→ To do:
Please copy all of the records below word for word, omitting the pictures.

→ Rows:
####

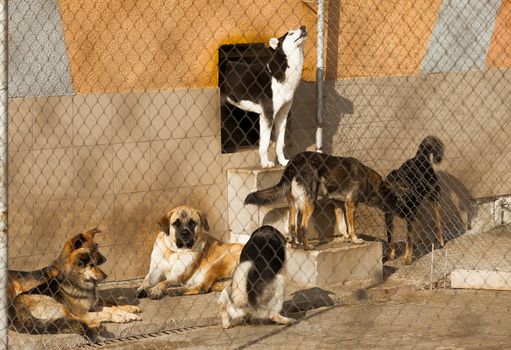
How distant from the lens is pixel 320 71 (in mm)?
11945

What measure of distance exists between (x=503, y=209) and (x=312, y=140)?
2.79 meters

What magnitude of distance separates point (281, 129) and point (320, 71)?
29.6 inches

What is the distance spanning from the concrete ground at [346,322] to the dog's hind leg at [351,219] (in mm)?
487

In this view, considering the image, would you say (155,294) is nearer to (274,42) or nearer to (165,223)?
(165,223)

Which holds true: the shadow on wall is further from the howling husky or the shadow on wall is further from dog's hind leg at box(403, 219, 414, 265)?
dog's hind leg at box(403, 219, 414, 265)

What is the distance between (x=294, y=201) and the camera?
11.2m

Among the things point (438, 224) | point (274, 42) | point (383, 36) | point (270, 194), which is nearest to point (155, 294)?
point (270, 194)

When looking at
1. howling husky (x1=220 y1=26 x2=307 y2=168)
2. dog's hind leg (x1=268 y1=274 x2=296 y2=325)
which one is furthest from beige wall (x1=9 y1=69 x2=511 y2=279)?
dog's hind leg (x1=268 y1=274 x2=296 y2=325)

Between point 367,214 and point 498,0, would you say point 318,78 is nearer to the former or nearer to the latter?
point 367,214

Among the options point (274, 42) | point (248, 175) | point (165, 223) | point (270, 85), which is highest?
point (274, 42)

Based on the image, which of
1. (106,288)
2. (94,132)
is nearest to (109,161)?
(94,132)

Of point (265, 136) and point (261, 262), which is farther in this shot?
point (265, 136)

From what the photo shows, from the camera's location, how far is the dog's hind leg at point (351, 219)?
37.7 ft

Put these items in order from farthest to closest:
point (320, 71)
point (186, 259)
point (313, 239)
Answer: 1. point (320, 71)
2. point (313, 239)
3. point (186, 259)
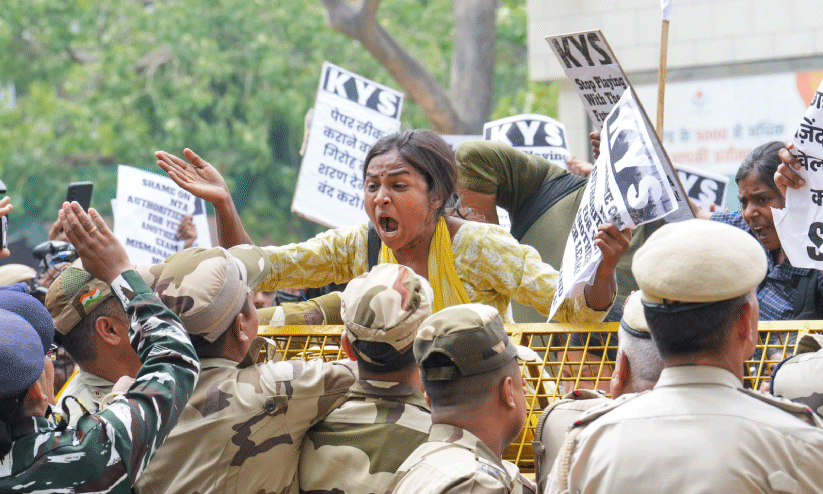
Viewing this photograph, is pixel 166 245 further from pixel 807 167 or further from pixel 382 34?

####

→ Exercise answer:
How distant from the lens is pixel 320 71 (in mm)?
11945

What measure of distance exists between (x=503, y=209) and (x=312, y=140)?
2.79 meters

What magnitude of distance separates point (281, 129) and point (320, 71)?
29.6 inches

What is the distance spanning from the concrete ground at [346,322] to the dog's hind leg at [351,219] (in mm)?
487

In this view, considering the image, would you say (155,294) is nearer to (274,42) or nearer to (165,223)?
(165,223)

Which holds true: the shadow on wall is further from the howling husky or the shadow on wall is further from dog's hind leg at box(403, 219, 414, 265)?
dog's hind leg at box(403, 219, 414, 265)

What is the distance between (x=294, y=201) and the camera?
11.2m

Among the things point (438, 224) | point (274, 42) | point (383, 36) | point (270, 194), which is nearest to point (155, 294)?
point (270, 194)

When looking at
1. howling husky (x1=220 y1=26 x2=307 y2=168)
2. dog's hind leg (x1=268 y1=274 x2=296 y2=325)
which one is furthest from beige wall (x1=9 y1=69 x2=511 y2=279)?
dog's hind leg (x1=268 y1=274 x2=296 y2=325)

Between point 367,214 and point 498,0, would you say point 318,78 is nearer to the former or nearer to the latter?
point 367,214

Among the options point (274, 42) | point (248, 175) | point (165, 223) | point (270, 85), which is highest?
point (274, 42)

Based on the image, which of
1. (106,288)
2. (94,132)
is nearest to (109,161)?
(94,132)

Of point (265, 136) and point (261, 262), which is farther in this shot?
point (265, 136)

From what the photo shows, from the camera's location, how far is the dog's hind leg at point (351, 219)?
37.7 ft

Put these items in order from farthest to closest:
point (320, 71)
point (186, 259)
point (313, 239)
Answer: 1. point (320, 71)
2. point (313, 239)
3. point (186, 259)
Viewing this photograph, is pixel 166 245 further from pixel 807 167 or further from pixel 382 34?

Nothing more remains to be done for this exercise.